The silk spun by spiders combines great strength with lightness and flexibility, as any flying insect will testify, but scaling those qualities up to where webs can hold humans has until recently seemed fanciful.
Now, however, scientists led by Nicola Pugno at Italy's University of Trento have succeeded in combining spider silk with grapheme and carbon nanotubes, producing a composite material five times stronger.
Remarkably, the composite is produced by the spider itself, after first drinking water containing the nanotubes.
The ingenious construction method takes advantage of metabolic processes already active in the arachnids.
"We already know that there are biominerals present in in the protein matrices and hard tissues of insects, which gives them high strength and hardness in their jaws, mandibles and teeth, for example," said Pugno.
"So our study looked at whether spider silk's properties could be 'enhanced' by artificially incorporating various different nanomaterials into the silk's biological protein structures."
Although, only produced so far on a small proof-of-concept scale, testing reveals the beefed-up silk to be one of the strongest materials on earth – equal to pure carbon fibres, or, in the natural world, to the "teeth" that enable limpets to adhere to rocks.

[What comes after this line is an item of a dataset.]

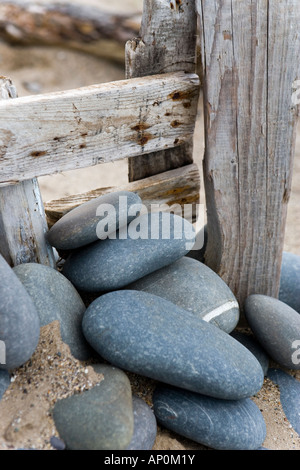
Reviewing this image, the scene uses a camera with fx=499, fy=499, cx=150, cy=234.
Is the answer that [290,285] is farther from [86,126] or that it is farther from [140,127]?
[86,126]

"It is among the best spun polymer fibres in terms of tensile strength, ultimate strain, and especially toughness, even when compared to synthetic fibres such as Kevlar," said Pugno.
Further testing and refinement is still required, but the work of Pugno and her colleagues raises the possibility of millions of spiders housed in batteries, fed nano-tube cordial, and used to provide tonnes of enhanced silk.
"Furthermore," adds Pugno, "this process of the natural integration of reinforcements in biological structural materials could also be applied to other animals and plants, leading to a new class of 'bionicomposites' for innovative applications."
The research was published in the journal 2D Materials. (Sydney Morning Herald)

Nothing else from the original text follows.